Softes Vorspiel

An der Hochschule Luzern wird einiges an Erotischem produziert. Wenn es um die Fragen nach Möglichkeiten und Grenzen des Darstellens von Erotik in Animationsfilmen geht, so liegen die Antworten nahe. Aber wird das Potenzial bereits ausgeschöpft?

Heute wissen wir, dass die Art und Weise, wie wir unsere Welt wahrnehmen, stark mit unserer Sozialisation zusammenhängt. Unsere Vorstellungen von Erotik und Sexualität sind da keine Ausnahmen. Als Dauerbestseller kommen wir mit diesen Themen von klein auf in Berührung, in Kinderbüchern, Märchen und Disneyfilmen; wir kriegen mit, wie diese Themen in Familie und Schule besprochen (oder wie sie totgeschwiegen) werden, begegnen erotischen Inhalten in TV-Serien, Werbungen, Pornos, Magazinen und Nachrichten. So weit, so nicht gut.

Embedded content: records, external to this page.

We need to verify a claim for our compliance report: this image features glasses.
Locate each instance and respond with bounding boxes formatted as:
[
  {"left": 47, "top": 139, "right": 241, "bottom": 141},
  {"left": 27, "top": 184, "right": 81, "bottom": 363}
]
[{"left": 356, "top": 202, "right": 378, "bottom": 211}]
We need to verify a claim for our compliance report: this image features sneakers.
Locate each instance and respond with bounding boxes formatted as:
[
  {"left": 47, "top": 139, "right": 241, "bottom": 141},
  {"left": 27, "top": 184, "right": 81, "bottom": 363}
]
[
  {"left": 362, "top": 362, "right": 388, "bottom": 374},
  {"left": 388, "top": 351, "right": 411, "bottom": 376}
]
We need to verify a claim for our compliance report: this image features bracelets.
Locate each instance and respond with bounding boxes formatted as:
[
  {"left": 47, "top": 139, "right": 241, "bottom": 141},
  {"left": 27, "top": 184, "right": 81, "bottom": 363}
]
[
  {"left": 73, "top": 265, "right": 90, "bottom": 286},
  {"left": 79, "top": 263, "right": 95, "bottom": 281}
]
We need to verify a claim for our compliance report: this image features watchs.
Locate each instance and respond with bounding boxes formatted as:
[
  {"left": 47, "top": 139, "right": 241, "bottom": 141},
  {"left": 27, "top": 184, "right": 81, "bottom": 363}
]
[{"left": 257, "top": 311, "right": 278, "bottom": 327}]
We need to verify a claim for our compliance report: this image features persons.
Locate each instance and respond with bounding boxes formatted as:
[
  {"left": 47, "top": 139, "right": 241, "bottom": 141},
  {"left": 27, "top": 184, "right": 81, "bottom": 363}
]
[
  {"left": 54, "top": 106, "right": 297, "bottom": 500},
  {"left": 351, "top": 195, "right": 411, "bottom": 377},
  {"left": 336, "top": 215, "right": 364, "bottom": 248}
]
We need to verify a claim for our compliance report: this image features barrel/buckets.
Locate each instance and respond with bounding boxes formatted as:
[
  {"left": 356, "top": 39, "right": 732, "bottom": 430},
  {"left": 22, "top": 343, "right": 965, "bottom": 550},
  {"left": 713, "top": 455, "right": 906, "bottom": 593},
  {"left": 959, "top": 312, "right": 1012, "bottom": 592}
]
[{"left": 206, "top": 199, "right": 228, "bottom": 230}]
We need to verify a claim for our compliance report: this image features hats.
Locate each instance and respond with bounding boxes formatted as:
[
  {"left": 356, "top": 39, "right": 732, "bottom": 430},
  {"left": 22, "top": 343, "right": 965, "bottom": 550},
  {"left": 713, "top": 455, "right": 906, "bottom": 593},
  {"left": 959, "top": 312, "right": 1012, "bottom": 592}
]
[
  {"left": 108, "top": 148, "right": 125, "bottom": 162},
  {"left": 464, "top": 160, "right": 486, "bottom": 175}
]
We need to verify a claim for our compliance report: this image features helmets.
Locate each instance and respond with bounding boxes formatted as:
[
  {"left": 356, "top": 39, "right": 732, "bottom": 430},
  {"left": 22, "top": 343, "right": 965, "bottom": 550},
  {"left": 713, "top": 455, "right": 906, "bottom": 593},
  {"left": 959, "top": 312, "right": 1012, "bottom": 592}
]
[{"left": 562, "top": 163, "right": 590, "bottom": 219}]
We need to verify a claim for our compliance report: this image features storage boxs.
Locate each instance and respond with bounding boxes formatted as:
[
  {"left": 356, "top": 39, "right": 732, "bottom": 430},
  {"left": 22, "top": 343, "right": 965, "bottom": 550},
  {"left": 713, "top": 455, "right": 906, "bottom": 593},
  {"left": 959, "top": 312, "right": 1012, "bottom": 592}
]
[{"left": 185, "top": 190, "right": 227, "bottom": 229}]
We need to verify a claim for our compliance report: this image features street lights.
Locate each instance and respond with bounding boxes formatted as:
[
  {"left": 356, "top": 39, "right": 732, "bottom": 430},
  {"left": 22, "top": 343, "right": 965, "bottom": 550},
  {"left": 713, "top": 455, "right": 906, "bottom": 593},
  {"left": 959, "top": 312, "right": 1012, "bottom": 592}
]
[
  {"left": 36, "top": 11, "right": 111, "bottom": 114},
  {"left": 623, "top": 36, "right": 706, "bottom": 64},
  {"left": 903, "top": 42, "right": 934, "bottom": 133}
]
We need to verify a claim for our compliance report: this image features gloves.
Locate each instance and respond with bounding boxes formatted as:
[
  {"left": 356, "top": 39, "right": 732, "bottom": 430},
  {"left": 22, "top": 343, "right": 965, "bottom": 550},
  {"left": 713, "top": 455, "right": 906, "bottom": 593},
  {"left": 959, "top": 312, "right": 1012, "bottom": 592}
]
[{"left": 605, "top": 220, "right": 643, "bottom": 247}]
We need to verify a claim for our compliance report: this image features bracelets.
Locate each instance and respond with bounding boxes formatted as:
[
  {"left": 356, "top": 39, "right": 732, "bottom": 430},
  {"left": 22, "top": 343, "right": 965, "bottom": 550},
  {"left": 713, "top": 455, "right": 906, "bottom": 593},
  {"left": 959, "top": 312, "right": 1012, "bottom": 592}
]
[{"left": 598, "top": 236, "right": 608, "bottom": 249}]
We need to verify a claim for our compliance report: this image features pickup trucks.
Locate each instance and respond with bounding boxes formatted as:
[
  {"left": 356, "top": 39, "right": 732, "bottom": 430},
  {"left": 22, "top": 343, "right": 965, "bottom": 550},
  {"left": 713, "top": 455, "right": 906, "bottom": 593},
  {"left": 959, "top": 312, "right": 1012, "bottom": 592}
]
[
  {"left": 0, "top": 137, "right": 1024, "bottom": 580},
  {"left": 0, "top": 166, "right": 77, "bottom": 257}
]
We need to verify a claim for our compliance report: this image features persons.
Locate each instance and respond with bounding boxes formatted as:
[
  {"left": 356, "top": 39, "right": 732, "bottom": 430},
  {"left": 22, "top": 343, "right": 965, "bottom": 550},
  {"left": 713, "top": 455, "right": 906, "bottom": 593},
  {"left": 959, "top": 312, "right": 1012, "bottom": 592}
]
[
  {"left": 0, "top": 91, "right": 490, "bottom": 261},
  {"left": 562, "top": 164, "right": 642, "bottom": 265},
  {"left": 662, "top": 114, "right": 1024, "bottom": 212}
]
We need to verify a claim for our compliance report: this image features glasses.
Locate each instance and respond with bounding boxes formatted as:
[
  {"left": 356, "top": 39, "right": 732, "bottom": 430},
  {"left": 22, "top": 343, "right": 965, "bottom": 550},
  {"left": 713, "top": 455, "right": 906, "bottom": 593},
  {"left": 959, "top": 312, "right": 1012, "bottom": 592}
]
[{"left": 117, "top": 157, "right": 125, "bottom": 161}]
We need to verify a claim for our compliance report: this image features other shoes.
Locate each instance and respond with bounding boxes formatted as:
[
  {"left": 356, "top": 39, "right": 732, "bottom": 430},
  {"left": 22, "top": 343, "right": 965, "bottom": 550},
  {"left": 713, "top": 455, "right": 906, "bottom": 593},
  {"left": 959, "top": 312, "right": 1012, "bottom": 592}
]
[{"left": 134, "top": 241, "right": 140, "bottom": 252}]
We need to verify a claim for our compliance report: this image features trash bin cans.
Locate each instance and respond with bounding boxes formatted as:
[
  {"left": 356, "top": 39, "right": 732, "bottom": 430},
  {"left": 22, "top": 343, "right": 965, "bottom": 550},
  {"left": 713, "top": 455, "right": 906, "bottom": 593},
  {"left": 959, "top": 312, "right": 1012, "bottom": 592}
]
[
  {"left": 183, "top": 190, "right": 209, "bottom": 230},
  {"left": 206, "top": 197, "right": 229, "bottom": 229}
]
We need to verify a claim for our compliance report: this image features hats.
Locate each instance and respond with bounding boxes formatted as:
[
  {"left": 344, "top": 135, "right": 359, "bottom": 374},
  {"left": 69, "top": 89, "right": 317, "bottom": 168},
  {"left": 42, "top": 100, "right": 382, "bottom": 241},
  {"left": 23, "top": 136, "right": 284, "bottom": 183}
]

Menschen tendieren dazu, ihre Vorstellungswelt an den vorherrschenden Narrativen auszurichten. Wie Eva Illouz und Dana Kaplan in der Einleitung zu ihrem Buch «Was ist sexuelles Kapital?» schreiben, unterliegen unsere Vorstellungen von Erotik und Sexualität veränderlichen gesellschaftlichen Kräften und werden von den Gesellschaften, in denen sie stattfinden, mitgeformt. Zwar haben Lockerungen der Regulierung der Sexualität dazu beigetragen, dass Erotik und Sexualität heute keine Tabuthemen mehr sind. Der Umstand aber bleibt bestehen, dass viele unserer heutigen Gesellschaften noch immer einer patriarchalen Ordnung und einem kapitalistischen System unterliegen, die sexuelle Gewalt an Frauen als Einzelfälle und Privatsache erklärt.

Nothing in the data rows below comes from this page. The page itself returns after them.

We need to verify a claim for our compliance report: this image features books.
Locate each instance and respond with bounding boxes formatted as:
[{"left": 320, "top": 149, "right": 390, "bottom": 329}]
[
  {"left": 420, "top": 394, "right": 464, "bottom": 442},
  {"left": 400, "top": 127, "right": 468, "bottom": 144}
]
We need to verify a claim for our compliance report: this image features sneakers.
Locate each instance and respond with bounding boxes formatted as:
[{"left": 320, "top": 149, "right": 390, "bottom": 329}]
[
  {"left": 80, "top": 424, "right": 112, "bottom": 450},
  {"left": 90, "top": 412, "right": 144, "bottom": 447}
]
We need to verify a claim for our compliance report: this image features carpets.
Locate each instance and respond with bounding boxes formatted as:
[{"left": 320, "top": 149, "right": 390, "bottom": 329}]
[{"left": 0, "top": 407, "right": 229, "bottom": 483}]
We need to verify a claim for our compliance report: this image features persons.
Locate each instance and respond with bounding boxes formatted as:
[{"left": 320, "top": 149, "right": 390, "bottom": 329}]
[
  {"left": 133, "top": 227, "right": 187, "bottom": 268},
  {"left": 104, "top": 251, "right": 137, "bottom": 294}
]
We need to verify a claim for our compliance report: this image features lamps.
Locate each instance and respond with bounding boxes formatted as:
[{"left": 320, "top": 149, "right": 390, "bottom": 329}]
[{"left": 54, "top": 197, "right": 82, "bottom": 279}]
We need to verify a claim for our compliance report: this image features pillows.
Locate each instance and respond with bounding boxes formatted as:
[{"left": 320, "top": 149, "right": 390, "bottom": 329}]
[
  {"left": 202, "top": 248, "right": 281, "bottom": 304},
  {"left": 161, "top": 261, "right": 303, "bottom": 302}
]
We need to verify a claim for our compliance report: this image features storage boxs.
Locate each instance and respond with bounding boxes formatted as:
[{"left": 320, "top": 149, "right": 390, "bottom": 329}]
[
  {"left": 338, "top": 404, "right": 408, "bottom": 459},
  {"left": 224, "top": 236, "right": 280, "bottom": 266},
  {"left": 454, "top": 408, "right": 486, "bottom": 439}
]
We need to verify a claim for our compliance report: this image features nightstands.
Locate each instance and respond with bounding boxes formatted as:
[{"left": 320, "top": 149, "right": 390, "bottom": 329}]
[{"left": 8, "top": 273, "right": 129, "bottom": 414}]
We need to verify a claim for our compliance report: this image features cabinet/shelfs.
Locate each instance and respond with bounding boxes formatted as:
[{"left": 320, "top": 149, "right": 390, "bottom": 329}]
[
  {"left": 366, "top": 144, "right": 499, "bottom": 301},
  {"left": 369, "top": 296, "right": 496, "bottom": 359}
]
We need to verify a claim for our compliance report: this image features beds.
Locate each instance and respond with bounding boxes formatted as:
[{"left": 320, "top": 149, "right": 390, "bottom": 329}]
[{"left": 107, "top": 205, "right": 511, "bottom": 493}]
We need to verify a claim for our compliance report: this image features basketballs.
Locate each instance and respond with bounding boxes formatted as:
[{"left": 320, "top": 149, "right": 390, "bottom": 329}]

Keine sexuelle Freiheit mit ungleicher Machtverteilung
So waren es vor nicht allzu langer Zeit die drei grossen monotheistischen Religionen, welche die Sexualität – allen voran die weibliche – mit ihren Vorstellungen von Keuschheit und Jungfräulichkeit unerbittlich reguliert haben. Oder um es anders zu sagen: Über den Körper und das Begehren von Frauen verfügten in den meisten Gesellschaften über Jahrhunderte die Männer.

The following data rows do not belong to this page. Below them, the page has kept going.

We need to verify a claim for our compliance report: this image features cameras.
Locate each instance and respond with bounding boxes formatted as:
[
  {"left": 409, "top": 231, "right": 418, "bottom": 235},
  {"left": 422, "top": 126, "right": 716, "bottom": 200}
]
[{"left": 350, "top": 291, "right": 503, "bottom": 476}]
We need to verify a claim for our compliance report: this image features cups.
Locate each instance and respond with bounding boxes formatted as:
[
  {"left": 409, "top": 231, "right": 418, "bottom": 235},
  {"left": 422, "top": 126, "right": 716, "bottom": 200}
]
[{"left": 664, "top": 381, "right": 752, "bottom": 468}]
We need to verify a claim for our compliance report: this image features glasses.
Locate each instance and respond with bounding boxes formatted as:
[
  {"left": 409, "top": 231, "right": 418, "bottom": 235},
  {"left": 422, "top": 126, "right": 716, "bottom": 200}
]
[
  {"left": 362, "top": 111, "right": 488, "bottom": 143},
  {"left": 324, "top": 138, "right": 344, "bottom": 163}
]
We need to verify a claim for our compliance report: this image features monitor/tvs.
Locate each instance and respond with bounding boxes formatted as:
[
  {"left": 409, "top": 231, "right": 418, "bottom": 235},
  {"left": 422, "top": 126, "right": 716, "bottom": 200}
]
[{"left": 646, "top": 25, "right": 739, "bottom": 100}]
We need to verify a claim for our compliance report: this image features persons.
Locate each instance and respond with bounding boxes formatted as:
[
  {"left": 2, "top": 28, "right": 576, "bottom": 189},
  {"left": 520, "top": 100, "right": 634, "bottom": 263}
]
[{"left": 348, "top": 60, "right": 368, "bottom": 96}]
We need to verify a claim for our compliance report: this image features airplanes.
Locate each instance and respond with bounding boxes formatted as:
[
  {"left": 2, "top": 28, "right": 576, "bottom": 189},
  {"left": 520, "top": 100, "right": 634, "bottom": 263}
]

Die schlechte Nachricht zuerst: Noch immer sind es weisse, heterosexuelle Männer, die mehr Handlungsmacht als Frauen, People of Colour und LGBTIQ besitzen. Und wie Laurie Penny in «Sexuelle Revolution» schreibt, kann es keine sexuelle Freiheit geben, solange sexuelle Macht ungleich verteilt ist. Die gute Nachricht: Es ist ein Wandel im Gange, der die bestehenden Machtstrukturen gefährdet. Der laut Penny die einst grundlegenden sozialen Strukturen von Familie und Kirche zum Bröckeln gebracht und dazu geführt hat, dass Frauen und Queere «sich nicht mehr von Männern und ihrem fragilen Männlichkeitsbild in Geiselhaft nehmen» lassen. Diese neue sexuelle Revolution zielt auf die sexuelle Befreiung ab und ist feministisch. Sie trägt dazu bei, dass veraltete Vorstellungen und Rollenzuschreibungen, wie etwa Frauen seien von der Natur zu Gebärmaschinen
und unbezahlten Hausangestellten auserkoren, der Vergangenheit angehören. Sie bewirkt, dass Genderbinarität als Form der sozialen Kontrolle zunehmend ins Abseits gerät. Und sie trägt dazu bei, dass sich die bestehenden sexuellen Machtverhältnisse verändern.

 

Monique Renault: «À la vôtre» (1973)

 

Potenzial der Animationsfilme: «À la vôtre» und «Ivan’s Need» 
Hier liegt auch das grosse Potenzial von Animationsfilmen, solche feministischen und revolutionären Denkweisen aufzunehmen und wiederzugeben. In Bezug auf Erotik und Sexualität bedeutet dies: Je mehr erotische Darstellungen in Animationsfilmen mit den patriarchalen und kapitalistischen Narrativen brechen und dagegen feministische und queere Perspektiven auf diese Themen zeigen, desto mehr tragen sie zur Entstigmatisierung sowie Akzeptanz Letzterer bei und finden als reale Alternativen und Lösungen Eingang in die Köpfe der Menschen. Denn, um es mit den Worten von Laurie Penny zu sagen: «Eine Revolution beginnt nicht auf der Strasse. Eine Revolution beginnt im Kopf und im Herzen.»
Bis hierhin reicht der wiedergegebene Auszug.